**TASK REQUIREMENTS:**
**1)** In the message about the code "sh", on what date was that code deprecated?
**2)** Select every line of the listing that contains the string "rail".

From: Jukka K. Korpela (jkorpela@cs.tut.fi)
Date: Mon Mar 14 2005 - 11:32:29 CST
On Mon, 14 Mar 2005, Philippe Verdy wrote:
> I have just seen in the CLDR repository a reference to the 2-letter code
> "sh" used as an alias for the Serbian language with the Latin variant.
The code "sh" was assigned to Serbo-Croatian. It was deprecated
2000-02-18 in favor of the codes "sr" for Serbian, "hr" for Croatian.
I suppose the political issues behind this are widely known.
As far as I can see, "sh" was a code for Serbo-Croatian irrespective of
the writing system (script).
> According to ISO-639-1, "sh" does not seem assigned, but it may be still an
> interesting code for software localization purpose, because using "hr"
> (Croatian) for handling the Serbian vocabulary which shares the same Latin
> script does not seem appropriate, and using "sr" is already needed for
> localizing software to traditional Serbian Cyrillic.

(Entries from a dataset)

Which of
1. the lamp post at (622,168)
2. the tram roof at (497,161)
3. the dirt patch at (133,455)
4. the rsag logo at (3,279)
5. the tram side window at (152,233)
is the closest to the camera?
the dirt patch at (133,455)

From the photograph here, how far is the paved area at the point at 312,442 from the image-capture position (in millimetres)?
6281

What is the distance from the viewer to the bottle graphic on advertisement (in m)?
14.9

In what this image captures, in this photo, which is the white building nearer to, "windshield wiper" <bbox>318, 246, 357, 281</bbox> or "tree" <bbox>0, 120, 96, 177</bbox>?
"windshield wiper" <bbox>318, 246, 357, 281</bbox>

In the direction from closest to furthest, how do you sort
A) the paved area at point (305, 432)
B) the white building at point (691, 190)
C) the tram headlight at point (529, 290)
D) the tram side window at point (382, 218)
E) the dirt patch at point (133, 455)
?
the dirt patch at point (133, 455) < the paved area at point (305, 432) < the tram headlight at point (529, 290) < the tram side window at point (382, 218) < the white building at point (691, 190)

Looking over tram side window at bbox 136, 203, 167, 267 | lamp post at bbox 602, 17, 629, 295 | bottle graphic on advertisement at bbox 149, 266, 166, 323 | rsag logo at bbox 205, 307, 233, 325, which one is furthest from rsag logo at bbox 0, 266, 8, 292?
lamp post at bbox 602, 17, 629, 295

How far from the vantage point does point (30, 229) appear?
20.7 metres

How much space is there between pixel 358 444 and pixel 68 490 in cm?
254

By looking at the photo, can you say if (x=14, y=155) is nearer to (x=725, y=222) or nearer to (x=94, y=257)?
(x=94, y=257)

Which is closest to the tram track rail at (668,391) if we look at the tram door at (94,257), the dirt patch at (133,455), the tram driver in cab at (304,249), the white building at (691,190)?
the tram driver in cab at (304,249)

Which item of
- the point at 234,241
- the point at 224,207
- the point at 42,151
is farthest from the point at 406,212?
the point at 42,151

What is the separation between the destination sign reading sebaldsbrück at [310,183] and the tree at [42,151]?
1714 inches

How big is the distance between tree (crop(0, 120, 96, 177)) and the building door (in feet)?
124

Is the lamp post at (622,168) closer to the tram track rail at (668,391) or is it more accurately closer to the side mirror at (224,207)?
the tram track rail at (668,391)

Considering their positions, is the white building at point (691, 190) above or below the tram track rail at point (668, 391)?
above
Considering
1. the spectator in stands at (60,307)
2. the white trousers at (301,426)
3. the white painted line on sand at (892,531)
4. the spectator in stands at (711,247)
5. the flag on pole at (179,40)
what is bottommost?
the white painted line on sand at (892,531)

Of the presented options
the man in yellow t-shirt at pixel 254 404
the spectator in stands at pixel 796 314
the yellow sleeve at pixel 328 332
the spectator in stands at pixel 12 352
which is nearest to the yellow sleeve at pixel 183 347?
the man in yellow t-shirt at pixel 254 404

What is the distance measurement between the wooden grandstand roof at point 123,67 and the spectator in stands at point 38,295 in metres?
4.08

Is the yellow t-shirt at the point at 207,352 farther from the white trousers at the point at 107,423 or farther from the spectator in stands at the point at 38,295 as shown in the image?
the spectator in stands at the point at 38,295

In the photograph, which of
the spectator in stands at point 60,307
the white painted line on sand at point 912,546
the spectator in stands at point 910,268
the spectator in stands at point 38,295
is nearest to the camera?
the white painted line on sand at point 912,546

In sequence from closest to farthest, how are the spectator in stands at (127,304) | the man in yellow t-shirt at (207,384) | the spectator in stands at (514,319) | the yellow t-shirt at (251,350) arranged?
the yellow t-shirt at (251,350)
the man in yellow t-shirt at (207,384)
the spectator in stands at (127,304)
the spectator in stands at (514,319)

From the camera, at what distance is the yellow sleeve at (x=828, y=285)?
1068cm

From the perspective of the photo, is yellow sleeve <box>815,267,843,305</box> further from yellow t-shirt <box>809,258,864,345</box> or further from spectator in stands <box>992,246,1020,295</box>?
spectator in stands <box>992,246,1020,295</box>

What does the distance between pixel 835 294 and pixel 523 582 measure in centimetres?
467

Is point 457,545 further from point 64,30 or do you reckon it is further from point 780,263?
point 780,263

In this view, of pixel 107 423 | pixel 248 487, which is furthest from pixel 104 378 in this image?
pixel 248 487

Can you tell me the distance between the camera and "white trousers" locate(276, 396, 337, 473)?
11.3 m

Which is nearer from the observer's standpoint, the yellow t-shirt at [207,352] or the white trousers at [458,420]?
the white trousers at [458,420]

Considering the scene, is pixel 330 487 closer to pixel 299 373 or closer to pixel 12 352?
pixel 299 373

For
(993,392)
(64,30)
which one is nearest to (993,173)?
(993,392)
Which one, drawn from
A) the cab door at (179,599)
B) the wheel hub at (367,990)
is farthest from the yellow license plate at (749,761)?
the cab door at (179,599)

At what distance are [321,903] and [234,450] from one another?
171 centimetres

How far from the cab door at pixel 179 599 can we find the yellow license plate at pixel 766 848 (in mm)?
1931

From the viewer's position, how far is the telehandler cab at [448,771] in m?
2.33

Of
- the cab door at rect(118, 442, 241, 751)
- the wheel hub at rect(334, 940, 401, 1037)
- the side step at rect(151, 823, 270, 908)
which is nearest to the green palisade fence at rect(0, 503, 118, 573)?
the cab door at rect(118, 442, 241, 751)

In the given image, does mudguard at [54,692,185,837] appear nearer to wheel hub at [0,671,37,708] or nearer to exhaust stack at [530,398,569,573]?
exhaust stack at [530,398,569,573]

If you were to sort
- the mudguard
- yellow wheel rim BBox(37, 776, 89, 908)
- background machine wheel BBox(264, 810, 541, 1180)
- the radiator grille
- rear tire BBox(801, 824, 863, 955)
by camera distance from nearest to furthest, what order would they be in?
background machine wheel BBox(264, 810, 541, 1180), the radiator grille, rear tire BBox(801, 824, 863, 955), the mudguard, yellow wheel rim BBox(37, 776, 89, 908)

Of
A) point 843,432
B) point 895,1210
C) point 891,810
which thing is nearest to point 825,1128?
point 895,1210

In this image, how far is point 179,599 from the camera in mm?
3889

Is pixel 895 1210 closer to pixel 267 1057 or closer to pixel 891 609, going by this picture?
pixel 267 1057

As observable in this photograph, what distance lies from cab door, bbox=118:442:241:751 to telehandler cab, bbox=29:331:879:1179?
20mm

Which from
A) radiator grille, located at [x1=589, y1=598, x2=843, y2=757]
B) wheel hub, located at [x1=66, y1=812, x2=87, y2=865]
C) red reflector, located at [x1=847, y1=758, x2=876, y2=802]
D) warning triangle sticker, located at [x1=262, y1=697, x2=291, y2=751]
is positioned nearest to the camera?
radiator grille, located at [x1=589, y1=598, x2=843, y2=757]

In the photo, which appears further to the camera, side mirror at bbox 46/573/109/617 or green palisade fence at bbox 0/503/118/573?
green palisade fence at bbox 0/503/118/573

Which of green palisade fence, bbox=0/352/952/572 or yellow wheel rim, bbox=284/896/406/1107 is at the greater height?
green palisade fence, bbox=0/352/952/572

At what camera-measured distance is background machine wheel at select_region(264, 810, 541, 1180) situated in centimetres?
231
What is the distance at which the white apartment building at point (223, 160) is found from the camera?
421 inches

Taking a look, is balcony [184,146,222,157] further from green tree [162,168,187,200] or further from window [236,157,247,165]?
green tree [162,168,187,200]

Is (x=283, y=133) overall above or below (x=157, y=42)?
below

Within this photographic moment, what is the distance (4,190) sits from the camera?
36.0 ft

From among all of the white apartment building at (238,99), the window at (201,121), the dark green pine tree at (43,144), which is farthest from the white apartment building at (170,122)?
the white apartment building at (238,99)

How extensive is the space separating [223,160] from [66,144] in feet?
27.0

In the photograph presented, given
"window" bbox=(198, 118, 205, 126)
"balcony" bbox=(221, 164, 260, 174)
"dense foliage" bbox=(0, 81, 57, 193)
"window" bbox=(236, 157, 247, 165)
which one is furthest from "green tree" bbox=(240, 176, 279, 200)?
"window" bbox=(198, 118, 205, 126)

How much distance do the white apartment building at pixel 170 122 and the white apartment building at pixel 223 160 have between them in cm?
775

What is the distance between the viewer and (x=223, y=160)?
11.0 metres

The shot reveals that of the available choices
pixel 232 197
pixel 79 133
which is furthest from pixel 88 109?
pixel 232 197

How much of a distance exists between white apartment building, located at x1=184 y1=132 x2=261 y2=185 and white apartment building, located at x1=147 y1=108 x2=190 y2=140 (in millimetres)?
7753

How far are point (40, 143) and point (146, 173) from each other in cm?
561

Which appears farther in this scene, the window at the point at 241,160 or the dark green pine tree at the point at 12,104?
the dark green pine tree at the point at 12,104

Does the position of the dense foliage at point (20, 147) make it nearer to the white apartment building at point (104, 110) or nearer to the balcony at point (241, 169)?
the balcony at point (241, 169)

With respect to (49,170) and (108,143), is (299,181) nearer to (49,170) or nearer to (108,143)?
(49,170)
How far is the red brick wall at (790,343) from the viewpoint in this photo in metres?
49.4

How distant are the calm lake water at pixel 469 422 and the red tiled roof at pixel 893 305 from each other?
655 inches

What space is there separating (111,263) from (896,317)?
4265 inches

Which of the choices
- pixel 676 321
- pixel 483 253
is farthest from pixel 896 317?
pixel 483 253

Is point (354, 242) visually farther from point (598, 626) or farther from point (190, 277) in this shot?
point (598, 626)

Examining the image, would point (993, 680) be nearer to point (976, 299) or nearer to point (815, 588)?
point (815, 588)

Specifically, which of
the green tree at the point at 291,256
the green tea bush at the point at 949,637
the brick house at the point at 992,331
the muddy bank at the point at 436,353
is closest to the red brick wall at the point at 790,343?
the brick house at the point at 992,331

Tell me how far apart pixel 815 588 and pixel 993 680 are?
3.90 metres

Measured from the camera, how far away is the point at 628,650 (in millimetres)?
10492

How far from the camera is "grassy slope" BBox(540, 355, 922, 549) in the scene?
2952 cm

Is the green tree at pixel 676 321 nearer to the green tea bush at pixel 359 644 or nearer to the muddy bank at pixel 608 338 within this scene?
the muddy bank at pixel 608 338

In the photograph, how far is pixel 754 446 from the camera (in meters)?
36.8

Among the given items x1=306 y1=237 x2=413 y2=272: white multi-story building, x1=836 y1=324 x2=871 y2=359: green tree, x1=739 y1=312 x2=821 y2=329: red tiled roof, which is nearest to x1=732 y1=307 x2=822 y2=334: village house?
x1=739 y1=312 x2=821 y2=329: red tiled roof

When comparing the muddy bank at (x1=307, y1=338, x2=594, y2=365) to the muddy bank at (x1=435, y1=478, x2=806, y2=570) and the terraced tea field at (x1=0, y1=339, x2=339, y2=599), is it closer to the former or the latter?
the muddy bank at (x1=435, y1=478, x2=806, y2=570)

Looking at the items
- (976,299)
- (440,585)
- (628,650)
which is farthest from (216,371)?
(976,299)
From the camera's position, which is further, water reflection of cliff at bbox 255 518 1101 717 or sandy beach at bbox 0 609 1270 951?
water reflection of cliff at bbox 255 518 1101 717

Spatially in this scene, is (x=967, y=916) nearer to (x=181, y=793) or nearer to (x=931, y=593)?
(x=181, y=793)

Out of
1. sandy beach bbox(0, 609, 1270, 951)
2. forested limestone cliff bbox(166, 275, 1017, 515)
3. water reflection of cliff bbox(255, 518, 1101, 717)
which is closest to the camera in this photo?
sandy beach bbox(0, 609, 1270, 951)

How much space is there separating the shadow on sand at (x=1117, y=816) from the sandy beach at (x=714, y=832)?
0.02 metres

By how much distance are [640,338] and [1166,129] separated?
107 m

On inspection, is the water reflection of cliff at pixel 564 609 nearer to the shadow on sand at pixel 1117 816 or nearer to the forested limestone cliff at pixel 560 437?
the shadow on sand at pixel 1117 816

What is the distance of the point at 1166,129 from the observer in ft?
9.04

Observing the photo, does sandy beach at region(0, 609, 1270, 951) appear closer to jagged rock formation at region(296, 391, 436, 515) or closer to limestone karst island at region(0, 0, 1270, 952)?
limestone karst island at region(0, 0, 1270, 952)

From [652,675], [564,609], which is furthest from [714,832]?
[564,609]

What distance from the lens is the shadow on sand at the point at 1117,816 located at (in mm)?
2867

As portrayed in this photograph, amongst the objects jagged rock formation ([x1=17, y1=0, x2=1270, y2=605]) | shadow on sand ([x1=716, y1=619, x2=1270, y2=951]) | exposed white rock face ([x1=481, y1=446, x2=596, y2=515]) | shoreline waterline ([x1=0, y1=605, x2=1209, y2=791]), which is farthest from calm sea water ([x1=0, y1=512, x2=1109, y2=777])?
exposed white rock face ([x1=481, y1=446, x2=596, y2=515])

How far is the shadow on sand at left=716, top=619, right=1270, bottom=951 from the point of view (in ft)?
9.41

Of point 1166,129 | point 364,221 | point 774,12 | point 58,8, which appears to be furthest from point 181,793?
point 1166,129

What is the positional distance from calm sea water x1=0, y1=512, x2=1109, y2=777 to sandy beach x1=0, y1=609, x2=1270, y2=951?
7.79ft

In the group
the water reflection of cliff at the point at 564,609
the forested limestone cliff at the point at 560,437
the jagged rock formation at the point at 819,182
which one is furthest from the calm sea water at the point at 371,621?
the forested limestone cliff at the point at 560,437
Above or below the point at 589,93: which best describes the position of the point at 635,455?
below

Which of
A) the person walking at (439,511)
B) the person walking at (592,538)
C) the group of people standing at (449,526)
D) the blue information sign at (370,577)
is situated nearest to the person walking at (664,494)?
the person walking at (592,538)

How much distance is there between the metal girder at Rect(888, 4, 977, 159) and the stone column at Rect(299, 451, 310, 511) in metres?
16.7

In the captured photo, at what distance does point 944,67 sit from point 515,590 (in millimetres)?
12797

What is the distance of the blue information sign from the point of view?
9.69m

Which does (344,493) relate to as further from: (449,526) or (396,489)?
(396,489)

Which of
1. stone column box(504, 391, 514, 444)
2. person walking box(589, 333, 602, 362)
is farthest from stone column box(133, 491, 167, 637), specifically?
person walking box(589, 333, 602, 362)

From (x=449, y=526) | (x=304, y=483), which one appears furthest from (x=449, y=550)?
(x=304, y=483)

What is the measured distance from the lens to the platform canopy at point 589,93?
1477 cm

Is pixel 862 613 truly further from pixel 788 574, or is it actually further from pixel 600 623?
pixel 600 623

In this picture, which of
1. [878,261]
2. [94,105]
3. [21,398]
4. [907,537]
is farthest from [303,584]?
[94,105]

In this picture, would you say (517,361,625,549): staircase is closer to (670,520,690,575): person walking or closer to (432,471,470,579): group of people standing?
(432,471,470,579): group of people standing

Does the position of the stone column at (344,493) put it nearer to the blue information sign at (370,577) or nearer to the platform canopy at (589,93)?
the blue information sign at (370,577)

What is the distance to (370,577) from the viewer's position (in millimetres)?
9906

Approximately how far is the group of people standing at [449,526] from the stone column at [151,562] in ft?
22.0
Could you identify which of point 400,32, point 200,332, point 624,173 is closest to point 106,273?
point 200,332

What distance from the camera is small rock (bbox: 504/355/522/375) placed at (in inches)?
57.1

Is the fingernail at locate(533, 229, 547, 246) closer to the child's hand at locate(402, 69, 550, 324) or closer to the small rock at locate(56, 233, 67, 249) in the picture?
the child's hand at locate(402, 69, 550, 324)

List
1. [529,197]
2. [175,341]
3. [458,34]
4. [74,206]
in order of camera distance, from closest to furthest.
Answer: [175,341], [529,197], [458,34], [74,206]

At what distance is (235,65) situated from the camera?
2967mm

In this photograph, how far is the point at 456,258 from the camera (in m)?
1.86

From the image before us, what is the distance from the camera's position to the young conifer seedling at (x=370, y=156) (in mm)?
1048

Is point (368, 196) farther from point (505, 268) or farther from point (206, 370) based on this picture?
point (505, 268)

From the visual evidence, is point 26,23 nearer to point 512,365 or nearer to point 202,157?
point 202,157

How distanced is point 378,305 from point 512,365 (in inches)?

**ANSWERS IN ORDER:**
**1)** 2000-02-18

**2)**
Which is closest to the tram track rail at (668,391) if we look at the tram door at (94,257), the dirt patch at (133,455), the tram driver in cab at (304,249), the white building at (691,190)?
Is the lamp post at (622,168) closer to the tram track rail at (668,391) or is it more accurately closer to the side mirror at (224,207)?
the tram track rail at (668,391)
Considering their positions, is the white building at point (691, 190) above or below the tram track rail at point (668, 391)?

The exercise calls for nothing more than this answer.